Hacker News new | ask | show | jobs
by corford 4191 days ago
Or for scraping anything non-trivial, do it yourself with Casperjs, AWS/Linode/DO, RabbitMQ and a bit of monitoring/alerting from someone like Datadog. It will be cheaper and a lot more flexible.

Edit: realised above sounds a bit harsh. Am sure Espion can fill a gap where clients need to scrape a limited amount of non-volatile data and don't have the time to setup and manage something on their own.

1 comments

you will need to manage the pool of IPs what is sometimes the hardest part as it has to be maintained. all the setup is usually one time job
An easy solution to this is to have your scrapers on one network and a fleet of squid proxies on another.
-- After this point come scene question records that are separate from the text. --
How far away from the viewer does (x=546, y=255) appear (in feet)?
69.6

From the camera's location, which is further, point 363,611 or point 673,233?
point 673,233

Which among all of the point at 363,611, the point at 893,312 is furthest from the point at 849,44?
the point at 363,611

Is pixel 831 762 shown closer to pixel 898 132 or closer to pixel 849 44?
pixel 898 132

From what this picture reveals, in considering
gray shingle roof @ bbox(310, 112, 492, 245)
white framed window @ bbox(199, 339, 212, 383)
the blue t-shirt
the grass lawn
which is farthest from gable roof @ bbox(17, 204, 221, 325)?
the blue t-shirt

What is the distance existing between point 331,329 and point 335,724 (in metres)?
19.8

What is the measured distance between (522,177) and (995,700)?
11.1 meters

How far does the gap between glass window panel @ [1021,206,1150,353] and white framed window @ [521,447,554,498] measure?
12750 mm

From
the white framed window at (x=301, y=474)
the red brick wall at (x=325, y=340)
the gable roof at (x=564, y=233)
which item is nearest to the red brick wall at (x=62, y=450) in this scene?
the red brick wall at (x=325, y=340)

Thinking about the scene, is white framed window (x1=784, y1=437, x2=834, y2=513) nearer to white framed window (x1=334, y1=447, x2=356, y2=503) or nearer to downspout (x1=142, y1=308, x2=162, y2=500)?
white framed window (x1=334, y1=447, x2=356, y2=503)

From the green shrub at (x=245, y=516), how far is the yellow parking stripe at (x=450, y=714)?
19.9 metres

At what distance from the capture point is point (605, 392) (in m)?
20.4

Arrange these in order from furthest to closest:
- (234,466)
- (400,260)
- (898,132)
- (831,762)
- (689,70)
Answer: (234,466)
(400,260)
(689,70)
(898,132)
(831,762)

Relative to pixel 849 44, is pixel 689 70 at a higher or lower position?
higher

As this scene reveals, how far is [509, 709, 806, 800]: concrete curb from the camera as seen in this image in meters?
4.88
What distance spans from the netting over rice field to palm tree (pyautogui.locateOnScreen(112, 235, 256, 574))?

As and when an IP gets banned you just cycle in another squid instance on a new VM with a fresh IP (which can be from a completely different netblock/geolocation if you want). You don't have to touch the rest of the scraping apparatus.
I deal with this every day. Eventually we gave up on the proxy pool idea, and started running the headless browsers in the pool as Selenium nodes. It's definitely not easy- for example, we've also had to build infrastructure that helps keep track of IPs and their history.

We've open-sourced part of it. https://github.com/cardforcoin/shale

For some definition of easy, I guess.